Stromboli Dough
Ingredients
- 3-1/4 to 3-3/4 cups all-purpose flour
- 1 (2-1/4 tsp.) envelope Fleischmann's® Pizza Yeast OR Fleischmann's® Quick Rise Yeast
- 1-1/2 teaspoons sugar
- 1-1/2 teaspoons salt
- 1 cup very warm water (120° to 130°F)*
- 3 tablespoons Mazola® Canola, Corn OR Vegetable Oil
- Favorite fillings
PRODUCTS

Instructions
- Preheat oven to 375°F.
- Combine 2 cups flour, undissolved yeast, sugar and salt in a large bowl. Add very warm water and oil; mix until well blended, about 1 minute. Gradually add enough remaining flour to make a soft dough. Dough should form a ball and will be slightly sticky. Knead** on a floured surface, adding additional flour if necessary, until smooth and elastic, about 4 minutes. Cover and let rest on floured surface while preparing fillings.

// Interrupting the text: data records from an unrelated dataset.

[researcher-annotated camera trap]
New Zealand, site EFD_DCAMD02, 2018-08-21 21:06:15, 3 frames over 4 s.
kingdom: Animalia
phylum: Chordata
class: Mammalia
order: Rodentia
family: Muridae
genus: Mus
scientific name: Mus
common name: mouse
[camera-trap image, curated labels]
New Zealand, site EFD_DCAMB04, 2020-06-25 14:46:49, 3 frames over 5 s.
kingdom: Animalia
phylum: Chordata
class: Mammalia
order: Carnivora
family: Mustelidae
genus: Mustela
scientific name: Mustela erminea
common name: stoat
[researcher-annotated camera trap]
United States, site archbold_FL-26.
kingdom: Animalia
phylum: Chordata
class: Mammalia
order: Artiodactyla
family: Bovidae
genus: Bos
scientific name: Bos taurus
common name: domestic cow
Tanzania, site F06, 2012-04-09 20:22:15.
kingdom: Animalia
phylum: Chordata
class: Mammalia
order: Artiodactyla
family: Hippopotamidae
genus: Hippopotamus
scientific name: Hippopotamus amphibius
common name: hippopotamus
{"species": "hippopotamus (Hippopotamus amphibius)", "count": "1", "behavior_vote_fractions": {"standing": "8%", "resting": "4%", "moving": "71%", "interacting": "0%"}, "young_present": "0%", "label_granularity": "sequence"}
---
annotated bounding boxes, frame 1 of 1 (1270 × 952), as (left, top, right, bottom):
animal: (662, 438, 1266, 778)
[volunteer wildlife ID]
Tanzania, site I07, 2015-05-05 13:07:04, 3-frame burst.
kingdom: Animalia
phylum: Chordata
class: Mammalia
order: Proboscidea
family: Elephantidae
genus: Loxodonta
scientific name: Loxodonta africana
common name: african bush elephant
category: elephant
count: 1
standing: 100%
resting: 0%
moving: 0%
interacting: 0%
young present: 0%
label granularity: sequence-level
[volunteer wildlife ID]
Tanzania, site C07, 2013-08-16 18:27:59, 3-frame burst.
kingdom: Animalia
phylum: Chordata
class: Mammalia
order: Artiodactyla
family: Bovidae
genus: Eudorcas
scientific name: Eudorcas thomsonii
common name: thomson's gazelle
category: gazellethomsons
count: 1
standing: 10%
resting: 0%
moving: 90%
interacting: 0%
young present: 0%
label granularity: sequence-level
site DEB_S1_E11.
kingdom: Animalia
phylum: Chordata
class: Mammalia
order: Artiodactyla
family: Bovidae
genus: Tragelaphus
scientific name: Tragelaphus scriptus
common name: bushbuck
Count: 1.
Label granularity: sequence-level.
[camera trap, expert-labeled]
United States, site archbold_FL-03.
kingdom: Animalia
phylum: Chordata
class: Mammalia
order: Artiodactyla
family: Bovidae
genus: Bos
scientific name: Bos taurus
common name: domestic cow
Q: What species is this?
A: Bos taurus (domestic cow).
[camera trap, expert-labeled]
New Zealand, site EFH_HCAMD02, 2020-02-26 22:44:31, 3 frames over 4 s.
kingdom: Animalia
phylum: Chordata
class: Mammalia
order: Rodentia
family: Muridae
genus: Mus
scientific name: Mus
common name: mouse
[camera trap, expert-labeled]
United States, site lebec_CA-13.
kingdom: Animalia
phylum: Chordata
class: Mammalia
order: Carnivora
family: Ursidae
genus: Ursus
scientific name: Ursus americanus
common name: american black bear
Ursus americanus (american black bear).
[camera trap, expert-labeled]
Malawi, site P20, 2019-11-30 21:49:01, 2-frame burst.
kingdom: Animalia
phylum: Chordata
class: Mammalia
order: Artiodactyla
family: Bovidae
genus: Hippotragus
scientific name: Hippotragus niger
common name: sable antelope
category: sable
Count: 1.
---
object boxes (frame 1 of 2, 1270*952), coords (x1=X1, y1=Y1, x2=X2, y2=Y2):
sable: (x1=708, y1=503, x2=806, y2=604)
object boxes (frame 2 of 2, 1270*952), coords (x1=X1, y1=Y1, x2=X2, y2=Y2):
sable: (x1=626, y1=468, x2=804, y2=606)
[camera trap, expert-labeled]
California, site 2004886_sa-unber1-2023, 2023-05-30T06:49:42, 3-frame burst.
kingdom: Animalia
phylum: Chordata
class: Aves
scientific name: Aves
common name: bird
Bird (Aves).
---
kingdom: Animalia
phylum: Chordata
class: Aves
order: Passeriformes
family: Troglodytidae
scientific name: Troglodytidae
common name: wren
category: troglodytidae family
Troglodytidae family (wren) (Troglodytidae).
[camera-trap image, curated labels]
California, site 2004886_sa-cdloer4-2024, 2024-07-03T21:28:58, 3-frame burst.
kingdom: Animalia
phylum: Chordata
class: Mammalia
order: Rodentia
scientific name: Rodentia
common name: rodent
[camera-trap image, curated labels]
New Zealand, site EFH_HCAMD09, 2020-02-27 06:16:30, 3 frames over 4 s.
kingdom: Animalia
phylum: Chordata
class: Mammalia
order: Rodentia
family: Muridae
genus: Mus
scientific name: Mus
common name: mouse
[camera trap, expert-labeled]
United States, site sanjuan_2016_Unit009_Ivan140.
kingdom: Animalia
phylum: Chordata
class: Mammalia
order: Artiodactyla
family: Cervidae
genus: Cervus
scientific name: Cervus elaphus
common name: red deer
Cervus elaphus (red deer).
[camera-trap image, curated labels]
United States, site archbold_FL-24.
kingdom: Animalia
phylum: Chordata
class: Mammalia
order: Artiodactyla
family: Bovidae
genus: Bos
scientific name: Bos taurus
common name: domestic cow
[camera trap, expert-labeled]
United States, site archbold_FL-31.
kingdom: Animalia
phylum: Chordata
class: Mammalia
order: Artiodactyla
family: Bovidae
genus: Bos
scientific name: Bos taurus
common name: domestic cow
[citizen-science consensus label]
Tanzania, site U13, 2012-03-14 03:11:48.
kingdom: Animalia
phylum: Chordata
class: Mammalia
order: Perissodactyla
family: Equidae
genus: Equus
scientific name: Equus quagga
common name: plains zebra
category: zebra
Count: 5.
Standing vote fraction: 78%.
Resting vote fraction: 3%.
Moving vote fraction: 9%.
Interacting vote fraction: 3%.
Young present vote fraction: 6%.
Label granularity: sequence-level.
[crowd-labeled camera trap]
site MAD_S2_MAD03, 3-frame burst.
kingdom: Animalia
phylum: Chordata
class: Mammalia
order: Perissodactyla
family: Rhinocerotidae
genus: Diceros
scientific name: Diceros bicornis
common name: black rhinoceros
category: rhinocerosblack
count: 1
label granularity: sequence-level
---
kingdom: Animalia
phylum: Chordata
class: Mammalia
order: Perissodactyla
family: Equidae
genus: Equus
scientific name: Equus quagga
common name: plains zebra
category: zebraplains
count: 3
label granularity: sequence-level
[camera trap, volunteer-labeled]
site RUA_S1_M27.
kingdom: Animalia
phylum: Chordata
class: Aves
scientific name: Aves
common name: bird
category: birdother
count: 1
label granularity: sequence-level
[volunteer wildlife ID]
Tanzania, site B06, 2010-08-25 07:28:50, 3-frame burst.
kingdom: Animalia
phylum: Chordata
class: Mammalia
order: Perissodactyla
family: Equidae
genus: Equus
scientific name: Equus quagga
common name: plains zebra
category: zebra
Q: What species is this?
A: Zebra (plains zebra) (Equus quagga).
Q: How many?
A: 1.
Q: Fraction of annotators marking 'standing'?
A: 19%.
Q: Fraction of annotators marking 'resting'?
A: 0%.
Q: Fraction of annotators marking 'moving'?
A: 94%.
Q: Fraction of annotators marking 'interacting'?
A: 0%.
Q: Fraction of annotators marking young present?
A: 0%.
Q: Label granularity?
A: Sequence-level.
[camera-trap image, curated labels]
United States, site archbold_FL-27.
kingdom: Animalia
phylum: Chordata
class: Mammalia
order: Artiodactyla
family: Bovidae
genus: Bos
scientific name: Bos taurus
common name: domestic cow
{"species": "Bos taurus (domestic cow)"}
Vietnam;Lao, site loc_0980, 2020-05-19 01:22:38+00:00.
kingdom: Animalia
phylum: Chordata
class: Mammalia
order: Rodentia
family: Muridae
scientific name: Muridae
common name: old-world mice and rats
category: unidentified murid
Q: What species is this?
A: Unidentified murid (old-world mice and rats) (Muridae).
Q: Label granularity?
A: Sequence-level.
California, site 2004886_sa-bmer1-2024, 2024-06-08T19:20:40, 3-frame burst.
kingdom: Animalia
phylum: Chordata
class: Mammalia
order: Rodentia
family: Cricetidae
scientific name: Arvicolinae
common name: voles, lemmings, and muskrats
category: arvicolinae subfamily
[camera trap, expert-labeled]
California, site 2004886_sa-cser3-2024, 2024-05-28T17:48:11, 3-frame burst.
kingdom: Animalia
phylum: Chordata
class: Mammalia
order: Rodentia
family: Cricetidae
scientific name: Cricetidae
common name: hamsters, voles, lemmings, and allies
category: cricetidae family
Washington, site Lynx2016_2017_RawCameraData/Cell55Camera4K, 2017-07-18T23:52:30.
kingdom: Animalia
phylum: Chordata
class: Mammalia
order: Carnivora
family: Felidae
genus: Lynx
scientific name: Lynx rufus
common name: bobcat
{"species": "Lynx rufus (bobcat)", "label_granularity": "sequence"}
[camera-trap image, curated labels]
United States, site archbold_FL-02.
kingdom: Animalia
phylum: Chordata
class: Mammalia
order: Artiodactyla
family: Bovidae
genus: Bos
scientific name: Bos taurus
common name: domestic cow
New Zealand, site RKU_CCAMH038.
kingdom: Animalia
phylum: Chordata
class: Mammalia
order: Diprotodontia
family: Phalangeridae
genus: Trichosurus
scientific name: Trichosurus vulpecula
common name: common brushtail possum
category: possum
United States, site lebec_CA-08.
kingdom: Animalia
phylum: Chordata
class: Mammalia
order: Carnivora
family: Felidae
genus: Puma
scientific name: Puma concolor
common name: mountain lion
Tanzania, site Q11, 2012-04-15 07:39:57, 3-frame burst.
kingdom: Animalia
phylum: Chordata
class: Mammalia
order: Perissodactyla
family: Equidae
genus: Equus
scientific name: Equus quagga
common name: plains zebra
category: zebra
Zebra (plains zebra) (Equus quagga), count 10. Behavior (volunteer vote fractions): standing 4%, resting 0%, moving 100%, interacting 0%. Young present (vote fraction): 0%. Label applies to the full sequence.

- To make strombolis, divide dough into four portions. Roll 1 portion into a 10 x 8-inch rectangle on a floured surface. Spread desired fillings lengthwise down center of dough, leaving outer 1-inch free of filling. Fold short sides in 1 to 2 inches; fold remaining sides over. Pinch tightly to close. Carefully transfer to greased baking sheet. Repeat with remaining dough.
- Bake for 18 to 22 minutes until lightly browned. Transfer to cooling rack to keep bottom crust crisp. Serve with pizza sauce or other sauce for dipping.